(Materials provided begins)
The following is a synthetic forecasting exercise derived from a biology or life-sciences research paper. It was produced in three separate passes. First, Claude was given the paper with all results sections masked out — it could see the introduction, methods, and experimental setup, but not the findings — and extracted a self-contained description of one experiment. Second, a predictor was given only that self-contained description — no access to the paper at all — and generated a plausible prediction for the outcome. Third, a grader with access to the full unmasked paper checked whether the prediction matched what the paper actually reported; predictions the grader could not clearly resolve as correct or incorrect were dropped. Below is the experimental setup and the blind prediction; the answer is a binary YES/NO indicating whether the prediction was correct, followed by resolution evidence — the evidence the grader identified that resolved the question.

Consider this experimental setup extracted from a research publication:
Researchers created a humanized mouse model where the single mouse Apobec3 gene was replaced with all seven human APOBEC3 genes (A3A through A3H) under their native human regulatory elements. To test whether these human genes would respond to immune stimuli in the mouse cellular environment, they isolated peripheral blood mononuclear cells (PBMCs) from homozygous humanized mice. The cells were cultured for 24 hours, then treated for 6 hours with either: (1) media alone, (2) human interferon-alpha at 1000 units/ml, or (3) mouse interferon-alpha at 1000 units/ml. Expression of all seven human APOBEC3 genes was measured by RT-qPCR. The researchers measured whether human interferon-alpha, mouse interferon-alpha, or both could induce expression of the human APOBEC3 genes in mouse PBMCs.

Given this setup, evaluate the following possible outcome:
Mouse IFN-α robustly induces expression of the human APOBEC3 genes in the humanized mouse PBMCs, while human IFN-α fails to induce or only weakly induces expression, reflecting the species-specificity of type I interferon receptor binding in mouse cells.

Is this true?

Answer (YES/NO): YES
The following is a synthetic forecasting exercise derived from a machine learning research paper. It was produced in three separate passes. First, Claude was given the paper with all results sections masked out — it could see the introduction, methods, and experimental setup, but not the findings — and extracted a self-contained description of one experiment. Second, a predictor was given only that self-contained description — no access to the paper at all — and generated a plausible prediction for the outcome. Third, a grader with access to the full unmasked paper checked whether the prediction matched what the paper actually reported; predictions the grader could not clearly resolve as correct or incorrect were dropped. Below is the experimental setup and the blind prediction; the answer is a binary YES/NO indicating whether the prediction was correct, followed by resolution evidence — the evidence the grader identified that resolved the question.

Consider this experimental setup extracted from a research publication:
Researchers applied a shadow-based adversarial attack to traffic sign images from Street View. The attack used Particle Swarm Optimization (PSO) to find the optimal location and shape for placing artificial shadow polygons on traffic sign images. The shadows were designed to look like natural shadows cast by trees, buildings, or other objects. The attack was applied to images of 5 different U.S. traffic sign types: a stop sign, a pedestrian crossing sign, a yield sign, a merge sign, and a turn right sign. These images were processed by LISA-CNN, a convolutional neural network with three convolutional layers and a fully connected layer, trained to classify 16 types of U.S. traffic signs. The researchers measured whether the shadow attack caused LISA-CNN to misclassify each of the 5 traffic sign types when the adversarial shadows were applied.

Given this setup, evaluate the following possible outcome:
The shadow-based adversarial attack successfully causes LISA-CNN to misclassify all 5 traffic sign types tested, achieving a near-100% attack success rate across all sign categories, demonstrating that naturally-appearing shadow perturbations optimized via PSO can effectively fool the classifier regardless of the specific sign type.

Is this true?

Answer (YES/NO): YES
(Materials provided ends)
● Your goal
Reproduce every line of the data without changing a word.

● Result for this exercise
The following is a synthetic forecasting exercise derived from a biology or life-sciences research paper. It was produced in three separate passes. First, Claude was given the paper with all results sections masked out — it could see the introduction, methods, and experimental setup, but not the findings — and extracted a self-contained description of one experiment. Second, a predictor was given only that self-contained description — no access to the paper at all — and generated a plausible prediction for the outcome. Third, a grader with access to the full unmasked paper checked whether the prediction matched what the paper actually reported; predictions the grader could not clearly resolve as correct or incorrect were dropped. Below is the experimental setup and the blind prediction; the answer is a binary YES/NO indicating whether the prediction was correct, followed by resolution evidence — the evidence the grader identified that resolved the question.

Consider this experimental setup extracted from a research publication:
Researchers created a humanized mouse model where the single mouse Apobec3 gene was replaced with all seven human APOBEC3 genes (A3A through A3H) under their native human regulatory elements. To test whether these human genes would respond to immune stimuli in the mouse cellular environment, they isolated peripheral blood mononuclear cells (PBMCs) from homozygous humanized mice. The cells were cultured for 24 hours, then treated for 6 hours with either: (1) media alone, (2) human interferon-alpha at 1000 units/ml, or (3) mouse interferon-alpha at 1000 units/ml. Expression of all seven human APOBEC3 genes was measured by RT-qPCR. The researchers measured whether human interferon-alpha, mouse interferon-alpha, or both could induce expression of the human APOBEC3 genes in mouse PBMCs.

Given this setup, evaluate the following possible outcome:
Mouse IFN-α robustly induces expression of the human APOBEC3 genes in the humanized mouse PBMCs, while human IFN-α fails to induce or only weakly induces expression, reflecting the species-specificity of type I interferon receptor binding in mouse cells.

Is this true?

Answer (YES/NO): YES
The following is a synthetic forecasting exercise derived from a machine learning research paper. It was produced in three separate passes. First, Claude was given the paper with all results sections masked out — it could see the introduction, methods, and experimental setup, but not the findings — and extracted a self-contained description of one experiment. Second, a predictor was given only that self-contained description — no access to the paper at all — and generated a plausible prediction for the outcome. Third, a grader with access to the full unmasked paper checked whether the prediction matched what the paper actually reported; predictions the grader could not clearly resolve as correct or incorrect were dropped. Below is the experimental setup and the blind prediction; the answer is a binary YES/NO indicating whether the prediction was correct, followed by resolution evidence — the evidence the grader identified that resolved the question.

Consider this experimental setup extracted from a research publication:
Researchers applied a shadow-based adversarial attack to traffic sign images from Street View. The attack used Particle Swarm Optimization (PSO) to find the optimal location and shape for placing artificial shadow polygons on traffic sign images. The shadows were designed to look like natural shadows cast by trees, buildings, or other objects. The attack was applied to images of 5 different U.S. traffic sign types: a stop sign, a pedestrian crossing sign, a yield sign, a merge sign, and a turn right sign. These images were processed by LISA-CNN, a convolutional neural network with three convolutional layers and a fully connected layer, trained to classify 16 types of U.S. traffic signs. The researchers measured whether the shadow attack caused LISA-CNN to misclassify each of the 5 traffic sign types when the adversarial shadows were applied.

Given this setup, evaluate the following possible outcome:
The shadow-based adversarial attack successfully causes LISA-CNN to misclassify all 5 traffic sign types tested, achieving a near-100% attack success rate across all sign categories, demonstrating that naturally-appearing shadow perturbations optimized via PSO can effectively fool the classifier regardless of the specific sign type.

Is this true?

Answer (YES/NO): YES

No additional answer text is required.